(Beginning of RECORDS FOR PROCESSING)
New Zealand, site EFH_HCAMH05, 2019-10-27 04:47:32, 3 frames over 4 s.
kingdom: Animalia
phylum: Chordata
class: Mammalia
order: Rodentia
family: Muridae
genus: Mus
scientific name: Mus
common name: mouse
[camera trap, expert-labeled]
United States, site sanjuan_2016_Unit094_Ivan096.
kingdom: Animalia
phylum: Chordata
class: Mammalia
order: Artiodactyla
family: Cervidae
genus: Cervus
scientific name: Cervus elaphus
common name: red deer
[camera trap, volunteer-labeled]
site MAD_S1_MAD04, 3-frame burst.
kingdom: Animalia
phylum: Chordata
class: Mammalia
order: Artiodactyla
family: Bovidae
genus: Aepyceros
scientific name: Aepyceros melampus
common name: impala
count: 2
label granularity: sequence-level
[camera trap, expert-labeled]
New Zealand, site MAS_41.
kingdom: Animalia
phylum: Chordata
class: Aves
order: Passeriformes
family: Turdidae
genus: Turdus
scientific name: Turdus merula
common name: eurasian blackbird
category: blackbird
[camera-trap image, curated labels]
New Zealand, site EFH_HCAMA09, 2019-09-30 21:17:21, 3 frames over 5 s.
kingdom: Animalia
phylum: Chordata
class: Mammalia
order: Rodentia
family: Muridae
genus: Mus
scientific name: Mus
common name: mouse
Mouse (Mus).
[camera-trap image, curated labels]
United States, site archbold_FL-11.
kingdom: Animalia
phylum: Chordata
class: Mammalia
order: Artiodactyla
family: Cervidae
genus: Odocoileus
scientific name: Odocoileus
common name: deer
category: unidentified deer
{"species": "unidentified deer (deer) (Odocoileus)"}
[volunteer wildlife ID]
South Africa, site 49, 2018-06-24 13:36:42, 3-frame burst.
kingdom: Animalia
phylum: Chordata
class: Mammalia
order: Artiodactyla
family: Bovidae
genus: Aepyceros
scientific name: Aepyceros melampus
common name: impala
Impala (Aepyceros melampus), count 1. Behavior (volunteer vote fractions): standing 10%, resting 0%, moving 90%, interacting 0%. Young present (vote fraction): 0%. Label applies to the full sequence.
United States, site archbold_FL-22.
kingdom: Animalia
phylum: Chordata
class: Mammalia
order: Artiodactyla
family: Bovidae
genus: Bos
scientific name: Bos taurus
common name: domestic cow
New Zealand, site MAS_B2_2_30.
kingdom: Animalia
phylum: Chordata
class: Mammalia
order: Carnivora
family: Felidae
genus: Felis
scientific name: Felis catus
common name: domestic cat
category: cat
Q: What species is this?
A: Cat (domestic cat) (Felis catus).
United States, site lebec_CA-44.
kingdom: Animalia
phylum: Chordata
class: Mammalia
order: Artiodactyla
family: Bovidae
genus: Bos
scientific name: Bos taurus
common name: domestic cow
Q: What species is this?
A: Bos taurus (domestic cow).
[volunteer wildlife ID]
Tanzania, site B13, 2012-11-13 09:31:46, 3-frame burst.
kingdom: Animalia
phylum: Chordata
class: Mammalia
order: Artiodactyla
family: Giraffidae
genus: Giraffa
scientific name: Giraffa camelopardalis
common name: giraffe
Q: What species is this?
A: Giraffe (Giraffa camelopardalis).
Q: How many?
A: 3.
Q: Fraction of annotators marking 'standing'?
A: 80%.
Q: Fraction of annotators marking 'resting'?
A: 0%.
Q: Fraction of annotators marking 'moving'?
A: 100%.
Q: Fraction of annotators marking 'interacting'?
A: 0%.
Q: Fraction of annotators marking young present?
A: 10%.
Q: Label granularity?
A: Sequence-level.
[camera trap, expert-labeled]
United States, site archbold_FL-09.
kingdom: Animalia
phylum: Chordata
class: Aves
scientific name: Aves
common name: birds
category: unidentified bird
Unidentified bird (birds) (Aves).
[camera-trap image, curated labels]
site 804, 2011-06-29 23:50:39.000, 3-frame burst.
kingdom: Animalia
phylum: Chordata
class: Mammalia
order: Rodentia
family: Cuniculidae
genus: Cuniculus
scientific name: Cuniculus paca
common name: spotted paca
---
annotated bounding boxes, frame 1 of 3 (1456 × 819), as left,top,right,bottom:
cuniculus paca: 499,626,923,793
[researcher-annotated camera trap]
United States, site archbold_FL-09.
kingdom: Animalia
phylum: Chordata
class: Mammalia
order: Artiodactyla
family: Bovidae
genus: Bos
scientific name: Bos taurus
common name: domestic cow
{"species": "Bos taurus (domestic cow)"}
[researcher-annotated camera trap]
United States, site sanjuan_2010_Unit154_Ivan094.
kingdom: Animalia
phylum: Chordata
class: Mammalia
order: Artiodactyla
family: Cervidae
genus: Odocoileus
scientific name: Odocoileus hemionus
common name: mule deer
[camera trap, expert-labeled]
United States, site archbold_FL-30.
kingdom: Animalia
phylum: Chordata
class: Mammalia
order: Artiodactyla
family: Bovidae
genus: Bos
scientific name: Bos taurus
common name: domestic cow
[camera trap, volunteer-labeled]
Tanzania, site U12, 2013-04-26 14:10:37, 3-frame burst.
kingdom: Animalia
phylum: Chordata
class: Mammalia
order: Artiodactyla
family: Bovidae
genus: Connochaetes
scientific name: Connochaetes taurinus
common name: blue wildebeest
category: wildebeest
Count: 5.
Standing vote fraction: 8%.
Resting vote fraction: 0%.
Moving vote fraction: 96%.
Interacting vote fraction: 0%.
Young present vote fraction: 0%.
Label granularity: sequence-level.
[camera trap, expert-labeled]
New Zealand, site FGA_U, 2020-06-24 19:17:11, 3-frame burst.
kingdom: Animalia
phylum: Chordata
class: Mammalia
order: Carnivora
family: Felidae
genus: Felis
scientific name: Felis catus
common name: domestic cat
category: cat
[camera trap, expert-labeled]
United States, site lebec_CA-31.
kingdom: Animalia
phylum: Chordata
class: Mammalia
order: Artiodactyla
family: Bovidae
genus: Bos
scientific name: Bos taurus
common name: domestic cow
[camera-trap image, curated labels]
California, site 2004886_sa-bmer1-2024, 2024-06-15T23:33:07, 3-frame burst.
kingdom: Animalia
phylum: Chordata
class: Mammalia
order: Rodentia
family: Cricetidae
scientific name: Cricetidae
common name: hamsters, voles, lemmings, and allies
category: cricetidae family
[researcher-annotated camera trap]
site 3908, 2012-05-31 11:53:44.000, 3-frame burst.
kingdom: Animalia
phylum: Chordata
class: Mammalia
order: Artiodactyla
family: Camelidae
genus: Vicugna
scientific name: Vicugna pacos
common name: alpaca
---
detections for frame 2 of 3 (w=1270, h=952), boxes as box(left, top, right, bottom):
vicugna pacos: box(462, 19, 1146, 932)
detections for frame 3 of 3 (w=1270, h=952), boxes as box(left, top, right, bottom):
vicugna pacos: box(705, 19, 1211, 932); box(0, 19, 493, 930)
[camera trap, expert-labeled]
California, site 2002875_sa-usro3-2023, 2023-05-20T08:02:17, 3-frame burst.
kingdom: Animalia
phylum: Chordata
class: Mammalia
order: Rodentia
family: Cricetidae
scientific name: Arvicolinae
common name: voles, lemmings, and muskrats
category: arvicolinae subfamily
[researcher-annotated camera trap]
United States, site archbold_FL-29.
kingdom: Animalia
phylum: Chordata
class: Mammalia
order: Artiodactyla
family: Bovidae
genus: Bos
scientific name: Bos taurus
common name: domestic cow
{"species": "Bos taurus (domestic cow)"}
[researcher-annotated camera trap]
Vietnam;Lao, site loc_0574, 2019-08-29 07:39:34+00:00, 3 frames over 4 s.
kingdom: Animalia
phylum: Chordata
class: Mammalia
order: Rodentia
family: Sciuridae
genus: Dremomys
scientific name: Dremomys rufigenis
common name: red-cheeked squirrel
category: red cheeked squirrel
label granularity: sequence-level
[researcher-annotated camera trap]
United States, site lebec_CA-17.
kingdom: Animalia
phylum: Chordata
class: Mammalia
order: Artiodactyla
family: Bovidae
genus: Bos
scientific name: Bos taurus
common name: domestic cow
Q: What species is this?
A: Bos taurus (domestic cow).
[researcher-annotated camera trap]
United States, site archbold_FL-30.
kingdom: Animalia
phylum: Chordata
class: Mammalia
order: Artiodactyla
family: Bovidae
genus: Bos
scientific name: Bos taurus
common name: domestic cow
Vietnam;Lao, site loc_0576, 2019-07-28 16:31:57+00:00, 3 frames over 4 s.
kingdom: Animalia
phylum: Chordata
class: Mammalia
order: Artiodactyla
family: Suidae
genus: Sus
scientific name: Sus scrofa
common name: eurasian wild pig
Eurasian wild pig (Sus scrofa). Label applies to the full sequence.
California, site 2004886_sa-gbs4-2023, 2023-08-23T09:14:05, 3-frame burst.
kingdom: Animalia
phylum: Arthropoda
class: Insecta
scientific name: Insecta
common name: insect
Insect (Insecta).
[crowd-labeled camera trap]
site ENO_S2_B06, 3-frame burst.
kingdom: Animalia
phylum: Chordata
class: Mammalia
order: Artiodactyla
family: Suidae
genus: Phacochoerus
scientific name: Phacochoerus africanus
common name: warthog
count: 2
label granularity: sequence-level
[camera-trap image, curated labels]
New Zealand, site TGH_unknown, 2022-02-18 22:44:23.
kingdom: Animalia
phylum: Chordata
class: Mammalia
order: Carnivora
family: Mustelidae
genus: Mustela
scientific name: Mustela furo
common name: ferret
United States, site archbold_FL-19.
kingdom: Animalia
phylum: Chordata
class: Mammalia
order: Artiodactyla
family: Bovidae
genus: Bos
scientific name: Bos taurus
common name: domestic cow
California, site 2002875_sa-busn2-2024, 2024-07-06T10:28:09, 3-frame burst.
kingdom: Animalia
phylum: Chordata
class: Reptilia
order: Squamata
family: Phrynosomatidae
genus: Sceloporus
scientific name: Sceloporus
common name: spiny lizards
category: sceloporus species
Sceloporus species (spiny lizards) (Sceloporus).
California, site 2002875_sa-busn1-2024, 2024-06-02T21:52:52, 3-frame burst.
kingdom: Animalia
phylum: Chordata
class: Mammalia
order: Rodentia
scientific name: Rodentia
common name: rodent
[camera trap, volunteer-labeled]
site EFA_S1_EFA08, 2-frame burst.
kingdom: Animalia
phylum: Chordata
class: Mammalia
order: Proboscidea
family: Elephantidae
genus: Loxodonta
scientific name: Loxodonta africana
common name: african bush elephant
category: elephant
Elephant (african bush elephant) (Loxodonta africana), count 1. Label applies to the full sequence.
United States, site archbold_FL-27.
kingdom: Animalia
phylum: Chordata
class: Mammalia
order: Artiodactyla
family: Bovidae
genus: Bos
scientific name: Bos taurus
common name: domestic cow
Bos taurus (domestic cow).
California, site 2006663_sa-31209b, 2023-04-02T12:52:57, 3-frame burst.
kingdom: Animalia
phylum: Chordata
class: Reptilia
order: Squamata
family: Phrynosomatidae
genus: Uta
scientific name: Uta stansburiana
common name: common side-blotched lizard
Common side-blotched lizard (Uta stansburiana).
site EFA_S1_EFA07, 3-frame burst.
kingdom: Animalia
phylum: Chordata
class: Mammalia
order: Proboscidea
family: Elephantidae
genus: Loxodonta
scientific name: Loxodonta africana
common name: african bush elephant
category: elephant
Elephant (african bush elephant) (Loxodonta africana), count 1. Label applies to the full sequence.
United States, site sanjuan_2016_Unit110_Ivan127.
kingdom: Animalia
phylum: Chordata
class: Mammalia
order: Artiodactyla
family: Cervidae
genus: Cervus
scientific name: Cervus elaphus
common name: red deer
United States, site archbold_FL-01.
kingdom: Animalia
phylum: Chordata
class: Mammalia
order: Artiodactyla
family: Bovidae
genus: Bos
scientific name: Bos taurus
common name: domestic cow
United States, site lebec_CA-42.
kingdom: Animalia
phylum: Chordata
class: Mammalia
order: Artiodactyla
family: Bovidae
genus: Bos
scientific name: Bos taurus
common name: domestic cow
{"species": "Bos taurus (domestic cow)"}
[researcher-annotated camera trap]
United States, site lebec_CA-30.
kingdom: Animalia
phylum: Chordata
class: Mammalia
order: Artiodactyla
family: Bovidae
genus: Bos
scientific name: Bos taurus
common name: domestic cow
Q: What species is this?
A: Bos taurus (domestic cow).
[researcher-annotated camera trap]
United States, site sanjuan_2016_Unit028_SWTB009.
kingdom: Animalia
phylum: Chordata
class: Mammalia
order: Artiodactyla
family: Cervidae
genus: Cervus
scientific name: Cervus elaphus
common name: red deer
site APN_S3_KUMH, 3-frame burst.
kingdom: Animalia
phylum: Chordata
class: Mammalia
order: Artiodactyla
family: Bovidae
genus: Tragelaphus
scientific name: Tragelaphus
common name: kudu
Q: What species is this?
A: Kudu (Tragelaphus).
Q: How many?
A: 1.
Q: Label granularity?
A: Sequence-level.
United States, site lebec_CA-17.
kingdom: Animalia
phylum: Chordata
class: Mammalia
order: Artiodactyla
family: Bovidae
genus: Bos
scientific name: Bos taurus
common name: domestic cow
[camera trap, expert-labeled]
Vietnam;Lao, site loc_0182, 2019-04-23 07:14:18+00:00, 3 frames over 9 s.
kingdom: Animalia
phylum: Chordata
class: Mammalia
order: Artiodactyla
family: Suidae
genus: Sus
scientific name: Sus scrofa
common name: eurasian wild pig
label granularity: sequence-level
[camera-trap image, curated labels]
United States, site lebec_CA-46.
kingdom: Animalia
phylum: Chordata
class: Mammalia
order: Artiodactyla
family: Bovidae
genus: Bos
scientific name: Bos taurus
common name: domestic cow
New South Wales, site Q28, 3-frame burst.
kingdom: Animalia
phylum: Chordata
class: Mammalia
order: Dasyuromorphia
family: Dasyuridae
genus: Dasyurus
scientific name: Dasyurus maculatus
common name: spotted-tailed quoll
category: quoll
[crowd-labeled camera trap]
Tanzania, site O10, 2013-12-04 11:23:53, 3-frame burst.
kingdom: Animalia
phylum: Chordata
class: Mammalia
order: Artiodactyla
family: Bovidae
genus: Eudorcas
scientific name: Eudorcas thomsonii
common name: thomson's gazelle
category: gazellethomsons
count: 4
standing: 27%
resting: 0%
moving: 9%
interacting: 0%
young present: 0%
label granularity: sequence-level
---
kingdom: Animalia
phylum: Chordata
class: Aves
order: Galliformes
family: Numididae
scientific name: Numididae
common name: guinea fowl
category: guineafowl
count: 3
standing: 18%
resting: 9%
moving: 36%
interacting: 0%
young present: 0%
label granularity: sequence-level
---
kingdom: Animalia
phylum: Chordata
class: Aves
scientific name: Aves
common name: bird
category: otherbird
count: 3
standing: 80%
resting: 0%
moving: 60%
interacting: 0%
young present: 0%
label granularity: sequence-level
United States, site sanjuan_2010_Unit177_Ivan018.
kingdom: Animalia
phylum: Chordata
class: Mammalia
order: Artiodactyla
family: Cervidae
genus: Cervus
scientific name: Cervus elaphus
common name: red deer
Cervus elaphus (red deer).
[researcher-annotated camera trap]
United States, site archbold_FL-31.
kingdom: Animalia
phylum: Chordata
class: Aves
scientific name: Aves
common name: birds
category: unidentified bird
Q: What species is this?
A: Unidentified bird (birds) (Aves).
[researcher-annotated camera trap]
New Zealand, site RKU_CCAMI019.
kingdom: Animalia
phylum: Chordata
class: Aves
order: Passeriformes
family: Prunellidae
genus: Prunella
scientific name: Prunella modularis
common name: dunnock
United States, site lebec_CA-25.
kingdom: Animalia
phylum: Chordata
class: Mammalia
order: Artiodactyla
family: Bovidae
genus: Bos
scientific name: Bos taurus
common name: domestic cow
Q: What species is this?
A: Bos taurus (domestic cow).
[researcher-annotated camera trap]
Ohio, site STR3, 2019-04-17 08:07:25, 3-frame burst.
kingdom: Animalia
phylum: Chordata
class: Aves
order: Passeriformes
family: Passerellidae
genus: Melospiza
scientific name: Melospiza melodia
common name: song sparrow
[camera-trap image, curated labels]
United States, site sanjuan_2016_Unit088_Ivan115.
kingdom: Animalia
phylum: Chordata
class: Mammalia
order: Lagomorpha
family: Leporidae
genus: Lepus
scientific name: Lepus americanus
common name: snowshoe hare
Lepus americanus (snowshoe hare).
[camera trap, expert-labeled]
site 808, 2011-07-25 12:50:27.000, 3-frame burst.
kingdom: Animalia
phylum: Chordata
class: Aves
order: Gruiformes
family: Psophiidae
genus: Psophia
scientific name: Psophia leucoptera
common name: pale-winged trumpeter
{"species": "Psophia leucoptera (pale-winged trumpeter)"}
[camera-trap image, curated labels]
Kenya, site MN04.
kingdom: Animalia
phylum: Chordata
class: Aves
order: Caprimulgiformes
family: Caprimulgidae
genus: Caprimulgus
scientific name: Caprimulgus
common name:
(End of RECORDS FOR PROCESSING)
TASK ITEM
Pick every line of the data that includes the string "Tanzania".

YOUR SOLUTION
Tanzania, site B13, 2012-11-13 09:31:46, 3-frame burst.
Tanzania, site U12, 2013-04-26 14:10:37, 3-frame burst.
Tanzania, site O10, 2013-12-04 11:23:53, 3-frame burst.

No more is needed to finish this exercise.